[OpenAFS] definitive / up-to-date kerberos 5 migration information
desired
Christopher Allen Wing
wingc@engin.umich.edu
Thu, 4 Aug 2005 15:30:10 -0400 (EDT)
John:
If you want to preserve a little bit more of the metadata in the kaserver
database when converting to Kerberos 5, take a look at:
http://www-personal.engin.umich.edu/~wingc/openafs/dist/1.3.86/SOURCES/afs-krb5-2.0-betterka2dump.patch
this is a patch against 'afs2k5db' which does the following:
- preserves the semantics of the 'NOTGS' flag in ka entries
- preserves the 'password last changed' timestamp
- uses the correct value for password expiration time (0 means
never, not 2145830400)
You can also use the following script on top of that:
http://www-personal.engin.umich.edu/~wingc/openafs/dist/1.3.86/SOURCES/kas-kdb-merge.pl
which will merge back in the information about which user last modified a
given ka database entry. Otherwise this information will be lost when you
convert to krb5.
The script would be used as follows:
kas list -long >/tmp/kas_output.txt
afs2k5db /usr/afs/db/kasrver.0 >/tmp/krb5-dumpfile
./kas-kdb-merge.pl /tmp/krb5-dumpfile /tmp/kas-output.txt YOUR.REALM.NAME >/tmp/final-krb5-database
This is only important if you care about preserving as much information as
possible from the original kaserver database; you can use the unpatched
afs2k5db as-is without any problems.
-Chris Wing
wingc@engin.umich.edu
> I finally have a few days to migrate our cell from AFS-KRB to Kerb5.
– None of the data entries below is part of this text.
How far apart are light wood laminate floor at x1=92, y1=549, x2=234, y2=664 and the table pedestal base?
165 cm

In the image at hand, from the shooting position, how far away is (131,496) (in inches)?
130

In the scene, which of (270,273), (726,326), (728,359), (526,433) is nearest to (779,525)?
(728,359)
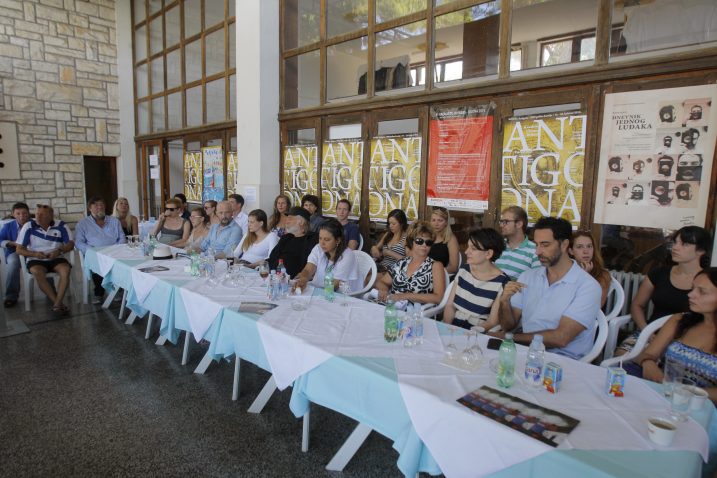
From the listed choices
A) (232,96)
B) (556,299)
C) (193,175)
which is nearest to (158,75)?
(193,175)

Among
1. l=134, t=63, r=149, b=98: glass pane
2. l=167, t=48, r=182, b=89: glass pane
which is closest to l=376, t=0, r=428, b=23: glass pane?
l=167, t=48, r=182, b=89: glass pane

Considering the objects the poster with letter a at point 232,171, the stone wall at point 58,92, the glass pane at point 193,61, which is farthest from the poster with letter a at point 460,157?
the stone wall at point 58,92

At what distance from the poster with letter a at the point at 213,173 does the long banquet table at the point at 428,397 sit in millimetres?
4776

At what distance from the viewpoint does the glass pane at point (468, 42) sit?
407 centimetres

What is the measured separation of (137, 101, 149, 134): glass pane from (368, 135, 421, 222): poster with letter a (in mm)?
6615

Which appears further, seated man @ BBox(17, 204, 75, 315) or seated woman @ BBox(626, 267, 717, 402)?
seated man @ BBox(17, 204, 75, 315)

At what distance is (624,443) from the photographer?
1.35m

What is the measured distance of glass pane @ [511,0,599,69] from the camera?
11.6 ft

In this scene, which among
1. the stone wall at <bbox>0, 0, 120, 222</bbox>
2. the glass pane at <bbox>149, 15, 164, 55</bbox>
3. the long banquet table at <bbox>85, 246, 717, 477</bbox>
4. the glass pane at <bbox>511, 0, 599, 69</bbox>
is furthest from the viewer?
the glass pane at <bbox>149, 15, 164, 55</bbox>

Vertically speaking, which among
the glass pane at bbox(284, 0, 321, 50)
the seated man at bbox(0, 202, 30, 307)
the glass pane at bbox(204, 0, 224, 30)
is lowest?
the seated man at bbox(0, 202, 30, 307)

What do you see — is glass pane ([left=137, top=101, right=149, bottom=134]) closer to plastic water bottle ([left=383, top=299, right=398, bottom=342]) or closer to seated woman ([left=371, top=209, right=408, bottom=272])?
seated woman ([left=371, top=209, right=408, bottom=272])

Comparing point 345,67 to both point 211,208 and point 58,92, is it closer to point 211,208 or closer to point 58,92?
point 211,208

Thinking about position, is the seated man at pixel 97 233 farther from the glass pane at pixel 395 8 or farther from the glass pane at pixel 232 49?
the glass pane at pixel 395 8

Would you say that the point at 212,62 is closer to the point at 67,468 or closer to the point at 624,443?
the point at 67,468
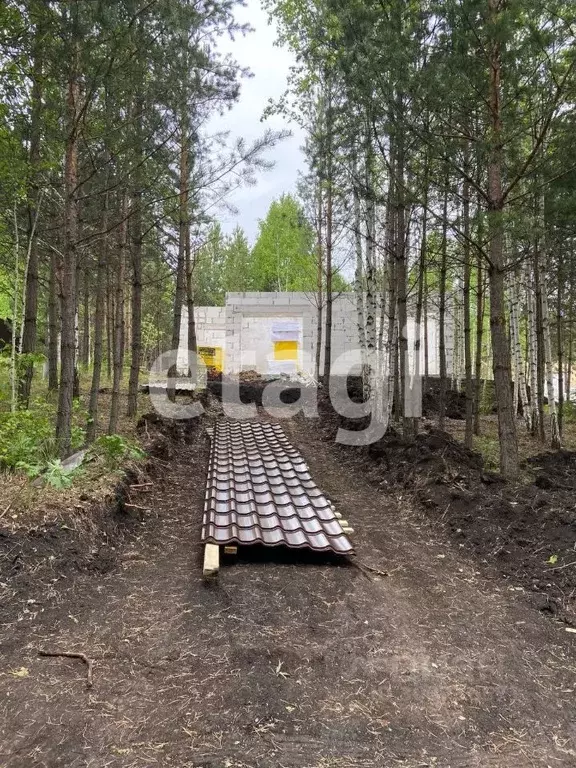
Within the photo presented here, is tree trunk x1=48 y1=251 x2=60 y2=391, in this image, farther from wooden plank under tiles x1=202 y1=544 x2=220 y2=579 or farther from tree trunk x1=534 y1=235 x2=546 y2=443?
tree trunk x1=534 y1=235 x2=546 y2=443

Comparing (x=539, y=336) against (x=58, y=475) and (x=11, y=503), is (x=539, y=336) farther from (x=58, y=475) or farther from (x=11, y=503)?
(x=11, y=503)

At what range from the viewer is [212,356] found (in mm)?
21297

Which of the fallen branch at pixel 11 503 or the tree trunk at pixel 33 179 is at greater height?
the tree trunk at pixel 33 179

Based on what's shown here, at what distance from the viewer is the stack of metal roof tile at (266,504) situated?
411cm

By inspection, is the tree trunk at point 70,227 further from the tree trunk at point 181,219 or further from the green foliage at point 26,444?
the tree trunk at point 181,219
> We have a few hundred users and I'd like to migrate the cell without
> too much disruption. Looking at the AFS wiki, I find
> - dead links to Ken Hornstein's AFS-KRB 5 migration kit
> (the FTP server doesn't exist any more?)
> - dead links to Schulz at Karlsruhe's info on migration
> - a live AFS file (date 2001) on using KTH Heimdal's Krb5
> Has the train left the station long ago?